/NSAS_FOR_CVPR

NSAS code for CVPR review

Primary LanguageJupyter Notebook

This repository is for the "Overcoming Multi-Model Forgetting in One-Shot NAS With Diversity Maximization" accepted by IEEE CVPR 2020.

Requirements

Python == 3.6.2, PyTorch == 1.0.0, cuda-9.0, cudnn7.1-9.0

Please download the CIFAR100 dataset in https://www.cs.toronto.edu/~kriz/cifar-100-python.tar.gz, and save it in the 'data' folder

Pretrained models

  • Test on CIFAR10 with the best reported architecture trained with 600 epochs
cd CNN && python test.py --auxiliary --model_path ./trained_models/Random_NSAS_CIFAR10_600.pt
  • Expected result: 2.64% test error rate with 3.08M model params.

  • Test on CIFAR10 with the best reported architecture trained with 1000 epochs

cd CNN && python test.py --auxiliary --model_path ./trained_models/Random_NSAS_CIFAR10_1000.pt
  • Expected result: 2.50% test error rate with 3.08M model params.

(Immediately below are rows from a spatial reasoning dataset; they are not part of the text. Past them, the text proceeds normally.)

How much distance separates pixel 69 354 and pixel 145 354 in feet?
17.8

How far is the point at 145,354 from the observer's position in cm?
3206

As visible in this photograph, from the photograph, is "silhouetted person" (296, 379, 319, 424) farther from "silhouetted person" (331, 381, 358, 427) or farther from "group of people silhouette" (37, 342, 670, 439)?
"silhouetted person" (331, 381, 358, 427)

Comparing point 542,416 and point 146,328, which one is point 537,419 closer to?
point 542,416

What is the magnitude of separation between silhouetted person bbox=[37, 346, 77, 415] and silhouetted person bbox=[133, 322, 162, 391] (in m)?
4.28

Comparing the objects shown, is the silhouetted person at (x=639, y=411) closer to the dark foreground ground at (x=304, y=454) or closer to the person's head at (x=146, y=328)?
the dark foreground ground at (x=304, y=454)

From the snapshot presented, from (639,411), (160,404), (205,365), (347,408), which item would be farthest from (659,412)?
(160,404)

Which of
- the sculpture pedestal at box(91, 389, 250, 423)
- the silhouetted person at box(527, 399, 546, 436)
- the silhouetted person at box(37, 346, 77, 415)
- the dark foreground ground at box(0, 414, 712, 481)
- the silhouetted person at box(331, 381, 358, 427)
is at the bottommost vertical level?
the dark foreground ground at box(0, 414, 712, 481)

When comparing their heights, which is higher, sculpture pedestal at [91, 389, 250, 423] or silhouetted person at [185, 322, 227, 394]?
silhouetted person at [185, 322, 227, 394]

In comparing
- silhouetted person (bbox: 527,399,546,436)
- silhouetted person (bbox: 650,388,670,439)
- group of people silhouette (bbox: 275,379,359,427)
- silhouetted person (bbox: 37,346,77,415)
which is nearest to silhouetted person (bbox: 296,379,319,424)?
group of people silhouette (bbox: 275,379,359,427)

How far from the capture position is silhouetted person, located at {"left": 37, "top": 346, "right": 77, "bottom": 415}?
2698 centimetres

  • Test on CIFAR100 with the best reported architecture

cd CNN && python test_100.py --auxiliary --model_path ./trained_models/Random_NSAS_CIFAR100.pt

  • Expected result: 17.56% top1 test error with 3.13M model params.

  • Test on CIFAR100 with the best reported architecture with 50 initial filters

cd CNN && python test_100.py --auxiliary --init_channels 50 --model_path ./trained_models/Random_NSAS_CIFAR100_50F.pt

  • Expected result: 16.85% top1 test error with 5.8M model params.

  • Test on PTB

cd RNN && python test.py --model_path ./trained_models/Random_NSAS_PTB.pt

  • Expected result: 56.84 test perplexity with 23M model params.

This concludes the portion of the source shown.